This function is used to split a given string by a given delimiter.
The syntax of STRSPLIT() is given below. This function accepts a string that is needed to be split, a regular expression, and an integer value specifying the limit (the number of substrings the string should be split). This function parses the string and when it encounters the given regular expression, it splits the string into n number of substrings where n will be the value passed to limit.

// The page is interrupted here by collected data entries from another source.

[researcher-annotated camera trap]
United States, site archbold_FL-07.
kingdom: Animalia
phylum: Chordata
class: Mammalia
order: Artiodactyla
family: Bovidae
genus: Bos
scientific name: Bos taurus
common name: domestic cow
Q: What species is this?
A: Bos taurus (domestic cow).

grunt> STRSPLIT(string, regex, limit)
Assume that there is a file named emp.txt in the HDFS directory /pig_data/ as shown below. This file contains the employee details such as id, name, age, and city.
001,Robin_Smith,22,newyork 002,BOB_Wilson,23,Kolkata 003,Maya_Reddy,23,Tokyo 004,Sara_Jain,25,London 005,David_Miller,23,Bhuwaneshwar 006,Maggy_Moore,22,Chennai 007,Robert_Scott,22,newyork 008,Syam_Ketavarapu,23,Kolkata 009,Mary_Carter,25,Tokyo 010,Saran_Naidu,25,London 011,Stacy_Green,25,Bhuwaneshwar 012,Kelly_Moore,22,Chennai
And, we have loaded this file into Pig with a relation named emp_data as shown below.
grunt> emp_data = LOAD 'hdfs://localhost:9000/pig_data/emp.txt' USING PigStorage(',') as (id:int, name:chararray, age:int, city:chararray);
Following is an example of the STRSPLIT() function. If you observe the emp.txt file, you can find that, in the name column, we have the names and surnames of the employees separated by the delemeter '_'.
In this example, we are trying to split the name and surname of the employees using STRSPLIT() function.
grunt> strsplit_data = FOREACH emp_data GENERATE (id,name), STRSPLIT (name,'_',2);
The result of the statement will be stored in the relation named strsplit_data. Verify the content of the relation strsplit_data, using the Dump operator as shown below.
grunt> Dump strsplit_data; ((1,Robin_Smith),(Robin,Smith)) ((2,BOB_Wilson),(BOB,Wilson)) ((3,Maya_Reddy),(Maya,Reddy)) ((4,Sara_Jain),(Sara,Jain)) ((5,David_Miller),(David,Miller)) ((6,Maggy_Moore),(Maggy,Moore)) ((7,Robert_Scott),(Robert,Scott)) ((8,Syam_Ketavarapu),(Syam,Ketavarapu)) ((9,Mary_Carter),(Mary,Carter)) ((10,Saran_Naidu),(Saran,Naidu)) ((11,Stacy_Green),(Stacy,Green)) ((12,Kelly_Moore),(Kelly,Moore))